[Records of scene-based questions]

---*---

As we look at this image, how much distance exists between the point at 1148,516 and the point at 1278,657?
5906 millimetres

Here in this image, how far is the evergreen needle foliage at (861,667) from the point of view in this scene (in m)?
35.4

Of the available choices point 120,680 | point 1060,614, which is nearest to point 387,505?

---*---

Retype every one of the records above word for word.

As we look at this image, how much distance exists between the point at 1148,516 and the point at 1278,657?
5906 millimetres

Here in this image, how far is the evergreen needle foliage at (861,667) from the point of view in this scene (in m)?
35.4

Of the available choices point 120,680 | point 1060,614, which is nearest to point 387,505?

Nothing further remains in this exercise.